И отчего-то улыбка эта Гази совсем не понравилась.
[1] Библия, Книга Экклезиаста, глава 7, стих 26.
[2] Гази (тюркск.) — воин, герой.
Глава 16
Вот ты какой, значит, думал я, разглядывая небритую физиономию навязанного мне пациента. С виду, мужик как мужик обычного кавказского типа внешности, на тракториста сельского похож, хоть и одет дорого. Ростом мне чуть выше плеча, фигура кряжистая, как у борца. Может, кстати, и борец в прошлом, на Кавказе любят этот вид спорта. Хач, конечно, как я и думал, скорее всего, чеченец. Взгляд внимательный, изучающий. Ну, посмотри, посмотри, а я посмотрю на тебя. Злой я был.
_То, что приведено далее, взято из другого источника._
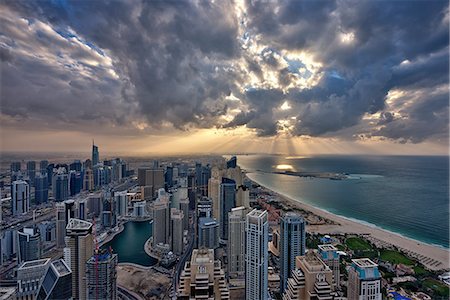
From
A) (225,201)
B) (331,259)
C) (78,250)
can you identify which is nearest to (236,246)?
(331,259)

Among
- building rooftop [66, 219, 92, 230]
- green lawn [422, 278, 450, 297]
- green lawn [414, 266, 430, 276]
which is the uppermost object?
building rooftop [66, 219, 92, 230]

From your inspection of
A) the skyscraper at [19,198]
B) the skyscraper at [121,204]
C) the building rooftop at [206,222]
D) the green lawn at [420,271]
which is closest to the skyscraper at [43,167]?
the skyscraper at [19,198]

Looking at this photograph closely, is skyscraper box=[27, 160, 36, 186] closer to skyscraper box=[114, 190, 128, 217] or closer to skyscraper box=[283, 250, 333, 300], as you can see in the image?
skyscraper box=[114, 190, 128, 217]

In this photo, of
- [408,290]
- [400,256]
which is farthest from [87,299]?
[400,256]

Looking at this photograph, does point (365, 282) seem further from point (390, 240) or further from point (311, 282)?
point (390, 240)

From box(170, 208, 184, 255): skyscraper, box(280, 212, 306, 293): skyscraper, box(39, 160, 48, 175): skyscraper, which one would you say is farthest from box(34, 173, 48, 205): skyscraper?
box(280, 212, 306, 293): skyscraper

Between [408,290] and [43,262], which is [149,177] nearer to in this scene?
[43,262]

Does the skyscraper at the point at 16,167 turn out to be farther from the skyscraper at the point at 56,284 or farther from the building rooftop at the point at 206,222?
the skyscraper at the point at 56,284
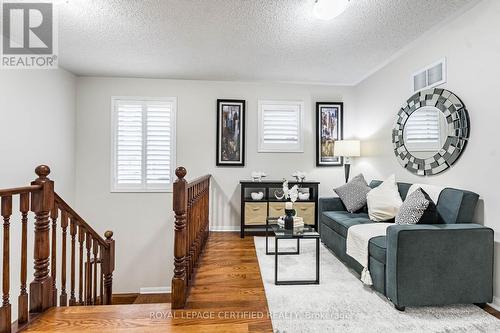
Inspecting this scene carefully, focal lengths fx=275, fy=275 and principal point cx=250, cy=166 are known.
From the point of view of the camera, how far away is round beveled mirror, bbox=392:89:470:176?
108 inches

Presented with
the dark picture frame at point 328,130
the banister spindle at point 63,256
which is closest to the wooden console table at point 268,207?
the dark picture frame at point 328,130

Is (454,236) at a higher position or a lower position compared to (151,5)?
lower

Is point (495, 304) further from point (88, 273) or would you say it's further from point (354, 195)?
point (88, 273)

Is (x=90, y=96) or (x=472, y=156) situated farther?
(x=90, y=96)

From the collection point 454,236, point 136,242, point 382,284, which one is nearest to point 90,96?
point 136,242

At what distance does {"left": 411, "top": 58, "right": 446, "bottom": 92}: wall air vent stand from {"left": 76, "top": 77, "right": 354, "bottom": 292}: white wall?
1806mm

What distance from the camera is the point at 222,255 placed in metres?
3.49

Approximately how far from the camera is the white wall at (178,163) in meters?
4.72

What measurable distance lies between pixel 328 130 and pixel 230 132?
179 centimetres

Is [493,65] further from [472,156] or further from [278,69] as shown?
[278,69]

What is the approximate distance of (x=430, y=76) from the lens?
313cm

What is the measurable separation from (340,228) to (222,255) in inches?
58.8

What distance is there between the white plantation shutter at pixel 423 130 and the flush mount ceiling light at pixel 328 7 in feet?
5.20

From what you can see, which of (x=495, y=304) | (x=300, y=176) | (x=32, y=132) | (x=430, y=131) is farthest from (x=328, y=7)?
(x=32, y=132)
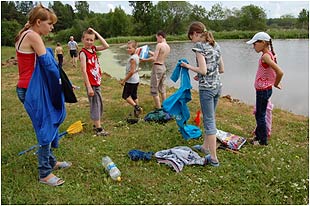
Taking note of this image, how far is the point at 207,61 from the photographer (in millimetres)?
3861

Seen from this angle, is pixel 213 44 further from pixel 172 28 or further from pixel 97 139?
pixel 172 28

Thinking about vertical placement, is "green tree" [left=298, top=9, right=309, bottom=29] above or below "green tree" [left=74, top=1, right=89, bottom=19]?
below

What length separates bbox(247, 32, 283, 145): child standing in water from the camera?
13.9 feet

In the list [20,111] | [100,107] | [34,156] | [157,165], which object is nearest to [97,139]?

После побега Элис что-то во мне сломалось. Может, пройдет со временем, но мне все равно. Так даже лучше.
— Ты доктор? — нагло улыбнулся нохчи, и от этого я почему-то успокоился.
— А ты, значит, пациент? — ответил я своим смодулированным хриплым голосом и широко улыбнулся. И от этой улыбки он почему-то нахмурился. Впрочем, я не гадалка, что с ним не так, я и без того отлично понимал, что это бандит, за плечами которого не одна жизнь. Что ж, я знаю, ты меня в живых не оставишь, но это ты так думаешь, а мы еще посмотрим.
Я прошел в дальний угол комнаты, где на высоком столе было сооружено что-то типа лежака, над которым горели яркие лампы дневного света, и осмотрелся.
— Значит, так, — я посмотрел на пациента. — Сейчас идешь и бреешься настолько чисто, насколько это вообще возможно. Потом приходишь и залезаешь на стол, — я хлопнул ладонью по столешнице, — буду тебя оперировать.
Он ничего не сказал, но вышел из комнаты. А я присел на тот самый стул, с которого он поднялся, и задумался.